Notary backpressure and load handling

In high traffic networks, a notary can receive a large number of notarisation requests very quickly. Once the number of requests is more than the notary has capacity to handle, the notarisation response time will increase.

To avoid a notarisation request being lost in the event of a temporary notary worker outage or failure, Corda nodes will retry requests if no response is received. This means that if a node does not receive a response within a predefined time period, the node will resend the notarisation request. If the notary takes longer to complete each request than the retry timer, the notarisation queue will grow, potentially overloading the notary. The backpressure mechanism has been designed to offer responsive retry timers based on the current load of the notary, and prevent successive waves of retry attempts hindering notary performance.

The backpressure mechanism ensures that the retry timer is variable, and based on the timeout configuration settings timeout and backoffBase, the number of previous retry attempts for the notarisation request (capped at a maximum defined by the maxRestartCount configuration setting), and an additional jitter factor. The jitter factor introduces a degree of randomness to the calculation, helping to protect the notary against sudden increases in notarisation requests causing a subsequent increase in retry attempts.

Flow Engine Behaviour

When a node makes a notarisation request it receives an estimated completion time. This value represents an upper bound value for time that it should take to process the request, based on the current throughput of the cluster. Once the notarisation request has been processed the node will receive the response, however if no response has been received before the estimated processing time is up then the the node will retry the request.

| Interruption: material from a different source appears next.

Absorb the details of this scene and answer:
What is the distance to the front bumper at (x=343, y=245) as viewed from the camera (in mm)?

This mechanism means that requests should always be processed in the event of a notary worker failure, whilst notaries under heavy load do not receive premature, redundant retry requests.

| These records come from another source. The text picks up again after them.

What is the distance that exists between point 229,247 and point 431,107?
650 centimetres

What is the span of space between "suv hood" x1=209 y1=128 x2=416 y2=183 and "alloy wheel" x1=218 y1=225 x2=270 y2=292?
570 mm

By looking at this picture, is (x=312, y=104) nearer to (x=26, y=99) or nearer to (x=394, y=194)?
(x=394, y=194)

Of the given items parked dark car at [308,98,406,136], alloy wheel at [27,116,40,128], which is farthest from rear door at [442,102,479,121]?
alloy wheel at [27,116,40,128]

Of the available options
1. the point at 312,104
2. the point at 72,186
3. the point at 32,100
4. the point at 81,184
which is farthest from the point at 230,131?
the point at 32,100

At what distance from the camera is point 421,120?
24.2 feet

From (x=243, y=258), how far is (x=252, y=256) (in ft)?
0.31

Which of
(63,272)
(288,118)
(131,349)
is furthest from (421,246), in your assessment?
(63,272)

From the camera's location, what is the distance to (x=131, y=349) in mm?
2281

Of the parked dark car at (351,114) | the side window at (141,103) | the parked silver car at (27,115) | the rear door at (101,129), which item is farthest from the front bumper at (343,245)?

Artemis Messaging Layer Behaviour

A less common scenario that can occur is the notary workers get sent a very large amount of requests which causes the Artemis message broker to become overloaded. For example, if the notary worker receives messages at a greater rate than the maximum rate its Artemis message broker can consume messages from the queue then message processing delays can start to occur.

If running a HA notary cluster then scaling up the worker cluster size will help negate this problem. See Scaling A Notary Cluster for more information. The backpressure within the flow engine should also help to prevent this scenario.